Instructions to follow: Please show each line of the listing where "damage" is present.

Dataset records:
* * * * * * *

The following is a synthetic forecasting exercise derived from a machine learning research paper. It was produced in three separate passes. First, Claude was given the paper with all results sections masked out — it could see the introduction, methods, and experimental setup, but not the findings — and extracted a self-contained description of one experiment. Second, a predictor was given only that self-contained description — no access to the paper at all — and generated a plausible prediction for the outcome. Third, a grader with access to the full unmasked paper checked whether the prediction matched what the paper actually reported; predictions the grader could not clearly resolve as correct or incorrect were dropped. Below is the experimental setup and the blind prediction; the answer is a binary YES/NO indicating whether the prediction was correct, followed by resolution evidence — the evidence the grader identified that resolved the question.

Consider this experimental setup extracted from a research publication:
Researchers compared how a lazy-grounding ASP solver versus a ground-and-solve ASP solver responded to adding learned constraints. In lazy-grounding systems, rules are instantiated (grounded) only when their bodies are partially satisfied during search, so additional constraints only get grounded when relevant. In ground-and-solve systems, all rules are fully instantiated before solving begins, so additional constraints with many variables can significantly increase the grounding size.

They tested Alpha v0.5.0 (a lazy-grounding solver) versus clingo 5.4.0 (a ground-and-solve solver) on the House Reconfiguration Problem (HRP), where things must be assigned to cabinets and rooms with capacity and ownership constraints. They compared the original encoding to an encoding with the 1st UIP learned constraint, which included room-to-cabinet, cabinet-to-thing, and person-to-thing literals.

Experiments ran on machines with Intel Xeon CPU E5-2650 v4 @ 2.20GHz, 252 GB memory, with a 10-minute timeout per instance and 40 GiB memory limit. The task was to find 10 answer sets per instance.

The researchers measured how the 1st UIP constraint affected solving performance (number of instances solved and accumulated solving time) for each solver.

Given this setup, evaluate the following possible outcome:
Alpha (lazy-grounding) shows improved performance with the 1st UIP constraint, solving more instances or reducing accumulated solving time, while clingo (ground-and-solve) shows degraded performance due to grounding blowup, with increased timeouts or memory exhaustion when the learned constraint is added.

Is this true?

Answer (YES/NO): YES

* * * * * * *

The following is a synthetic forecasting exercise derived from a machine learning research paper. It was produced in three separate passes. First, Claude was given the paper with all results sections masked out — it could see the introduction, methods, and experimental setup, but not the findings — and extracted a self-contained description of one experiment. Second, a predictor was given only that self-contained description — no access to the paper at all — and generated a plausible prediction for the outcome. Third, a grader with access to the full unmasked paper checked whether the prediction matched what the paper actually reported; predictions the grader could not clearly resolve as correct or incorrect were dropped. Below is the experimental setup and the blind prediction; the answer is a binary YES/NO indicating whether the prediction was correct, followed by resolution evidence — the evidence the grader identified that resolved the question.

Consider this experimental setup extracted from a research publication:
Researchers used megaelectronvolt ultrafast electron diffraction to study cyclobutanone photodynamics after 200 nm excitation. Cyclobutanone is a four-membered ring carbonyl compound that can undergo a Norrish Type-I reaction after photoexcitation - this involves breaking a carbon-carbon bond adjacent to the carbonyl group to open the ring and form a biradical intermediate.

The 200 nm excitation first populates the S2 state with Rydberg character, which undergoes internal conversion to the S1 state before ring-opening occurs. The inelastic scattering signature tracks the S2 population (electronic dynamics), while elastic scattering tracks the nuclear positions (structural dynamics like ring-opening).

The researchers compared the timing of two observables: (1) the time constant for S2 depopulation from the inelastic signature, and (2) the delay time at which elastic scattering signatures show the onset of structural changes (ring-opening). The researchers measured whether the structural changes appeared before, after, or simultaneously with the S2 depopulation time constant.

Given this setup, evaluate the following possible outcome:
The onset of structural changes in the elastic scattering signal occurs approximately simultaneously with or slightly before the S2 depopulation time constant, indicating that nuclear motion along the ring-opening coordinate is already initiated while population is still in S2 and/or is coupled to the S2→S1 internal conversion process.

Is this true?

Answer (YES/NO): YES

* * * * * * *

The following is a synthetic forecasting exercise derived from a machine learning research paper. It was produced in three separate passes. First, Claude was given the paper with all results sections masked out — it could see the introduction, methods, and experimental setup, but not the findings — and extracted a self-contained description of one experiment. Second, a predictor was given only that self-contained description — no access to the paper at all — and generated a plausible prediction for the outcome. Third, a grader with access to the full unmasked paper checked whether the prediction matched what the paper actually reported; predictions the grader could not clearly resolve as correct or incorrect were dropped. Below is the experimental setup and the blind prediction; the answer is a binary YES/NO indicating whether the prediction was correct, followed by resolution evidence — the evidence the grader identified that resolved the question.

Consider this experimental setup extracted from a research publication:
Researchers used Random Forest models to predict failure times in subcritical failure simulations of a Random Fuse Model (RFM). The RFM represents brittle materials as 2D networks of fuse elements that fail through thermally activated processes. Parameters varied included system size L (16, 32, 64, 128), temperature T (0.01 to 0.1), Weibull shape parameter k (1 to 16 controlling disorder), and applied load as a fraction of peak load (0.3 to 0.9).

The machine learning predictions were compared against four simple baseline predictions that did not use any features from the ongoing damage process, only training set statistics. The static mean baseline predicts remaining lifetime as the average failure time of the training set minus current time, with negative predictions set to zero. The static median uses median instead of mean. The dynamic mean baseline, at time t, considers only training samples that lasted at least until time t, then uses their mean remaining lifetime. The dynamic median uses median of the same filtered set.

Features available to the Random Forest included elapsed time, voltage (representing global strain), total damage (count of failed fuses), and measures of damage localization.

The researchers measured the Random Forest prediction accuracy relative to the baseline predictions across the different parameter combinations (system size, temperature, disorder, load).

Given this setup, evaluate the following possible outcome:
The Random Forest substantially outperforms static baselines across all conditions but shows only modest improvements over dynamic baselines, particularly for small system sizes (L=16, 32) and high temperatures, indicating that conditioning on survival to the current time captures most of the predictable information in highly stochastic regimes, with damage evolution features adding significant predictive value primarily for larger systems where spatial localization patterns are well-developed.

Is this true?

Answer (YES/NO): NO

* * * * * * *

Task response:
The machine learning predictions were compared against four simple baseline predictions that did not use any features from the ongoing damage process, only training set statistics. The static mean baseline predicts remaining lifetime as the average failure time of the training set minus current time, with negative predictions set to zero. The static median uses median instead of mean. The dynamic mean baseline, at time t, considers only training samples that lasted at least until time t, then uses their mean remaining lifetime. The dynamic median uses median of the same filtered set.
Features available to the Random Forest included elapsed time, voltage (representing global strain), total damage (count of failed fuses), and measures of damage localization.
The Random Forest substantially outperforms static baselines across all conditions but shows only modest improvements over dynamic baselines, particularly for small system sizes (L=16, 32) and high temperatures, indicating that conditioning on survival to the current time captures most of the predictable information in highly stochastic regimes, with damage evolution features adding significant predictive value primarily for larger systems where spatial localization patterns are well-developed.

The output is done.